* Data lines:
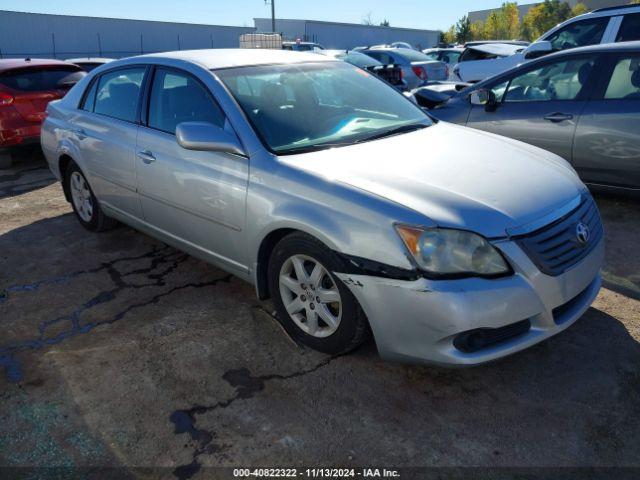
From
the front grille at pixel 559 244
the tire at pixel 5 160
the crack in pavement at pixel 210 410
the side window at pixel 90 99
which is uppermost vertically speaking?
the side window at pixel 90 99

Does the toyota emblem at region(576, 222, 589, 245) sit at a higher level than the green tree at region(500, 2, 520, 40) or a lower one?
lower

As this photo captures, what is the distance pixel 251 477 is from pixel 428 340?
3.09ft

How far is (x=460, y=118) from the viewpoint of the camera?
18.5 feet

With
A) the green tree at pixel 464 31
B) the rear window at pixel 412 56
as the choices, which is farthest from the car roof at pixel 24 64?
the green tree at pixel 464 31

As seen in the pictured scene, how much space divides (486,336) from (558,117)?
3285 mm

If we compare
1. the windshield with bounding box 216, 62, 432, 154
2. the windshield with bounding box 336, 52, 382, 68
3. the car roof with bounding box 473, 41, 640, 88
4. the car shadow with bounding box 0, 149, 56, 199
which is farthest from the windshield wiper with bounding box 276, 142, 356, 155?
the windshield with bounding box 336, 52, 382, 68

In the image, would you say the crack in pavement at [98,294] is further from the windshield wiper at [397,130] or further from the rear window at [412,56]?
the rear window at [412,56]

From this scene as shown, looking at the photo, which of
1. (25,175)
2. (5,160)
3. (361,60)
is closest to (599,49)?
(25,175)

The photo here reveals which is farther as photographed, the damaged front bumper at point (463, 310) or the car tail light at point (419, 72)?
the car tail light at point (419, 72)

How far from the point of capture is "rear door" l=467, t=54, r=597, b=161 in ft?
16.0

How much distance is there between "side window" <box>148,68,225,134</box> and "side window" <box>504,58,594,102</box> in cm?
337

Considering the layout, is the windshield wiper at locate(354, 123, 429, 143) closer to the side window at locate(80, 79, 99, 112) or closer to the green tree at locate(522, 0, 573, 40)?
the side window at locate(80, 79, 99, 112)

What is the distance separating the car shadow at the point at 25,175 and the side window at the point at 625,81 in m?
6.43

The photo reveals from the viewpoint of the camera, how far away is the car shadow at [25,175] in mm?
6656
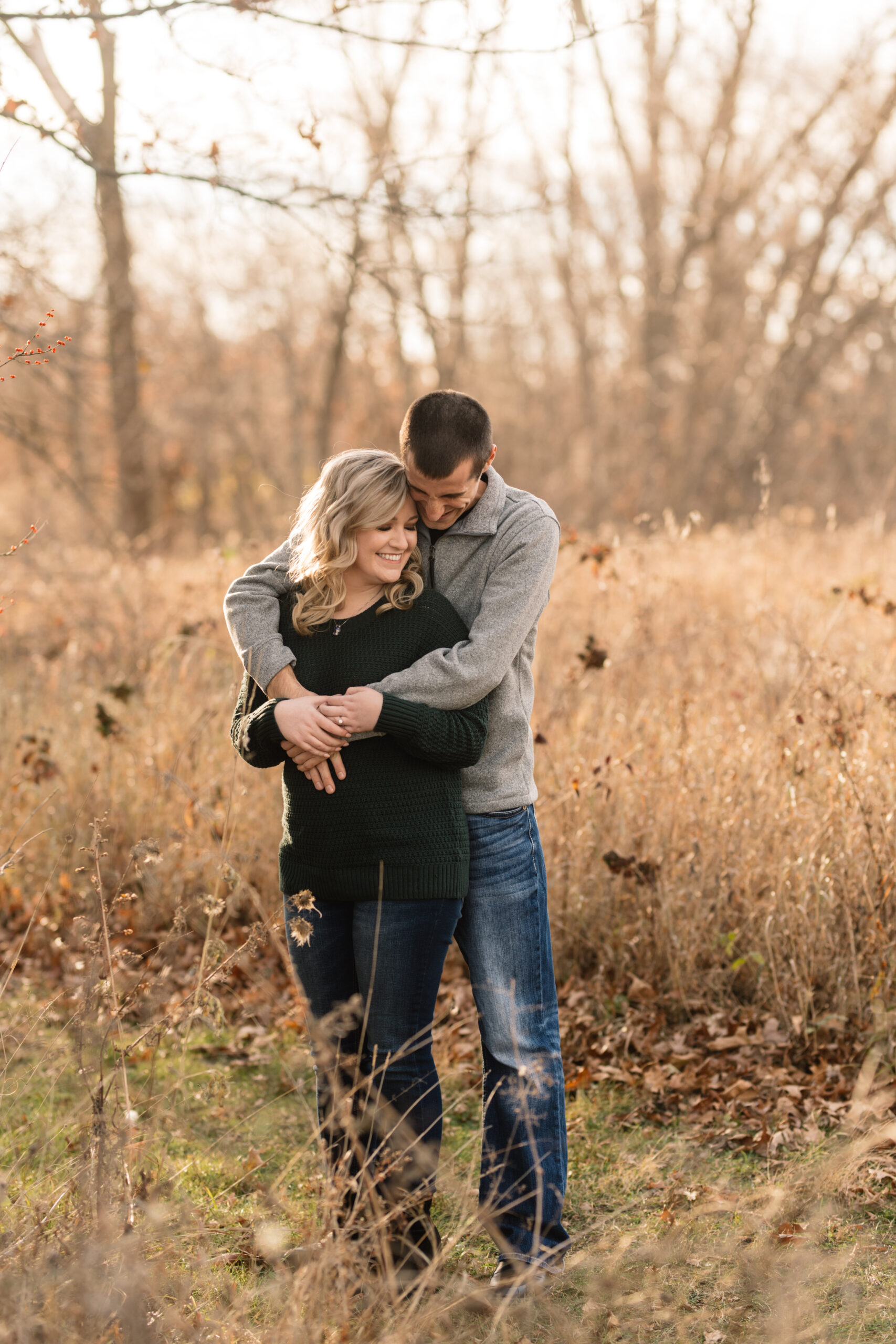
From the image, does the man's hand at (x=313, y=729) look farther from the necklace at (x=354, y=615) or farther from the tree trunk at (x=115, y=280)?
the tree trunk at (x=115, y=280)

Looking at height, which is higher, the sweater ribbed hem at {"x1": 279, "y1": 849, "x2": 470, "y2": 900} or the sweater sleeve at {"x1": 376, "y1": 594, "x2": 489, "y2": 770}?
the sweater sleeve at {"x1": 376, "y1": 594, "x2": 489, "y2": 770}

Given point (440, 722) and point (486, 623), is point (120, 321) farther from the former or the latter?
point (440, 722)

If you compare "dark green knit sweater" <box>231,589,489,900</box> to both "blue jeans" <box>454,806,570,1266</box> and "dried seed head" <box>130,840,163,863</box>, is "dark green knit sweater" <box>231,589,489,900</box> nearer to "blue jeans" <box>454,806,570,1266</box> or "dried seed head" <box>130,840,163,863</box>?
"blue jeans" <box>454,806,570,1266</box>

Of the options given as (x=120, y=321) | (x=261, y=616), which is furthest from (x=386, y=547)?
(x=120, y=321)

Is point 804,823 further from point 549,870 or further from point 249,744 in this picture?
point 249,744

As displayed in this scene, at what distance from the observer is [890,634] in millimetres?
6152

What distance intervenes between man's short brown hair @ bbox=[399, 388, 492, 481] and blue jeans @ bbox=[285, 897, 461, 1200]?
3.40ft

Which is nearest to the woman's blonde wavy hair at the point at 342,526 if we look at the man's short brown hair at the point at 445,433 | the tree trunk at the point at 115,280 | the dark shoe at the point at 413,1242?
the man's short brown hair at the point at 445,433

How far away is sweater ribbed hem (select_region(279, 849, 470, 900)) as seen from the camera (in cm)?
257

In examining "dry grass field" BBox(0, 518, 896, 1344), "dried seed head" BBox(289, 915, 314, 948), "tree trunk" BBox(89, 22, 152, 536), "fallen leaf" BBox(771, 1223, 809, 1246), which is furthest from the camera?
"tree trunk" BBox(89, 22, 152, 536)

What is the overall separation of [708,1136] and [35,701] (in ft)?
15.3

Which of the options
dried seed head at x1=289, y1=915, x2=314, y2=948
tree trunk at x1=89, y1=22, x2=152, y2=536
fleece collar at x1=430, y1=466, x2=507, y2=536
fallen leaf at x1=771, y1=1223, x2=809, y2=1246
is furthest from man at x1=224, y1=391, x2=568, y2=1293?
tree trunk at x1=89, y1=22, x2=152, y2=536

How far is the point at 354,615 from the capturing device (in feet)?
8.89

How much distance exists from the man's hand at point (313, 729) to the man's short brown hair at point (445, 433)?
608mm
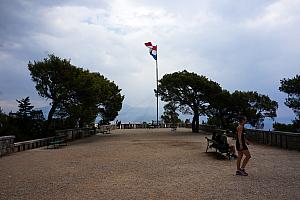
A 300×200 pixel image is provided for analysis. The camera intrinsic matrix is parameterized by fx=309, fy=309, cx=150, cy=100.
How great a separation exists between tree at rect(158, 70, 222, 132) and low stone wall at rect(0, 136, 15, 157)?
19.4 m

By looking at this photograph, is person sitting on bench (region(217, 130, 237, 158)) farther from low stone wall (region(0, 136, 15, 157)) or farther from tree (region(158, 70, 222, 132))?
tree (region(158, 70, 222, 132))

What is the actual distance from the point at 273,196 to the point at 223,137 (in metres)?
6.84

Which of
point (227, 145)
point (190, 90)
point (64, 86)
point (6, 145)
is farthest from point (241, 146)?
point (190, 90)

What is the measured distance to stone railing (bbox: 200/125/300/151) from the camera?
577 inches

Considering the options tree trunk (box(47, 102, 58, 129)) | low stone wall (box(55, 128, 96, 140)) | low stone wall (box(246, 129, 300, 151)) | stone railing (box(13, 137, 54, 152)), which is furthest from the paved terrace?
tree trunk (box(47, 102, 58, 129))

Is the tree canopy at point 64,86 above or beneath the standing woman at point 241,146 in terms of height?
above

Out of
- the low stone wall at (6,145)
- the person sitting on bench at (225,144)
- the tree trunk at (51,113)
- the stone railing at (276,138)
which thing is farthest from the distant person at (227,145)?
the tree trunk at (51,113)

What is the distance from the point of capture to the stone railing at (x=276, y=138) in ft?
48.1

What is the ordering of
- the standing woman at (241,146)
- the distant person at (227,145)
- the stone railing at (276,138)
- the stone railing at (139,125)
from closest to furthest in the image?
the standing woman at (241,146) → the distant person at (227,145) → the stone railing at (276,138) → the stone railing at (139,125)

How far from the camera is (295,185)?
7109mm

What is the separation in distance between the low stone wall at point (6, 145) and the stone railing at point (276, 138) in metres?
10.5

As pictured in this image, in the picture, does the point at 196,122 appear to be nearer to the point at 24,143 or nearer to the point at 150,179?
the point at 24,143

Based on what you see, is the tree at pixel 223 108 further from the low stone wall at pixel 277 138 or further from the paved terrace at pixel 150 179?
the paved terrace at pixel 150 179

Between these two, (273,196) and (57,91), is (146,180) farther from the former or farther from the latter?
(57,91)
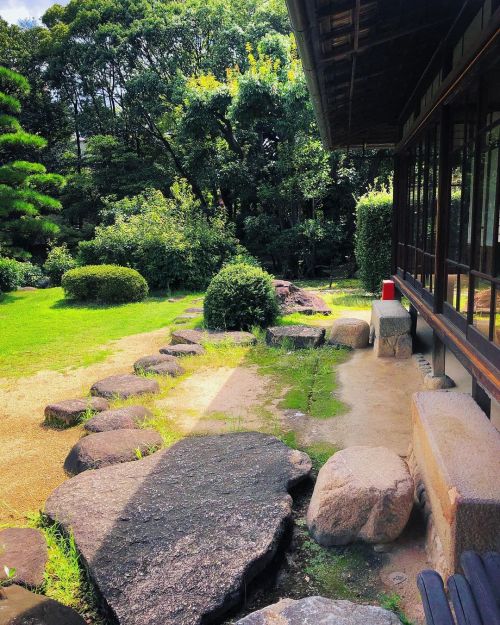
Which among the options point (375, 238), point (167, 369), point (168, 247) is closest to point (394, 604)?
point (167, 369)

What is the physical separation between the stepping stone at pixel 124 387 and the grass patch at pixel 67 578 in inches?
94.8

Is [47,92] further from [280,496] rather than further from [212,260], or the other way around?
[280,496]

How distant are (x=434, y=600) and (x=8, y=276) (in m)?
15.2

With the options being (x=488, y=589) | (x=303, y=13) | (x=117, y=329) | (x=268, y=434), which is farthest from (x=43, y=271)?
(x=488, y=589)

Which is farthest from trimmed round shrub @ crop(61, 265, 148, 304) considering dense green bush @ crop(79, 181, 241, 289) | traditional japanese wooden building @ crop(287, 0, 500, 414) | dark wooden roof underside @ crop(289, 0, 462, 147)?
traditional japanese wooden building @ crop(287, 0, 500, 414)

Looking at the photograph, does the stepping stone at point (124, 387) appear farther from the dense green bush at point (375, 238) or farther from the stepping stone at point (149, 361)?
the dense green bush at point (375, 238)

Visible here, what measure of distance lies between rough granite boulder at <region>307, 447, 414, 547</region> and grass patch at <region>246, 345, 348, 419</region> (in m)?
1.76

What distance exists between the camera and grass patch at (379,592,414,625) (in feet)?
7.09

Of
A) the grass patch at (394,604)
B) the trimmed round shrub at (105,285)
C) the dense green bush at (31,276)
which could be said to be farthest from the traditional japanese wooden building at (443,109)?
the dense green bush at (31,276)

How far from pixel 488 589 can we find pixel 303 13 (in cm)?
271

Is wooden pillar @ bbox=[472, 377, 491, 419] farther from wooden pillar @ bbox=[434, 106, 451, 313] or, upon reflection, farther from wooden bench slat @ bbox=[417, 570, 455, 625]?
wooden bench slat @ bbox=[417, 570, 455, 625]

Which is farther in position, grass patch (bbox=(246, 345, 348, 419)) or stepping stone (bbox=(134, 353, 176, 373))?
stepping stone (bbox=(134, 353, 176, 373))

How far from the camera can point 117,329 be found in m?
9.05

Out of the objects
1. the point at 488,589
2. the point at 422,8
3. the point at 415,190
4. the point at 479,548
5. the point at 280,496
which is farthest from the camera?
the point at 415,190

* Problem description: Copy out again, word for word, the lines from the one holding "How far from the camera can" through the end of the entries, both ends included.

* Exercise response:
How far from the camera can point 117,329 be found in m?
9.05

Out of the objects
1. the point at 488,589
2. the point at 422,8
3. the point at 415,190
4. the point at 479,548
5. the point at 280,496
which is farthest from the camera?
the point at 415,190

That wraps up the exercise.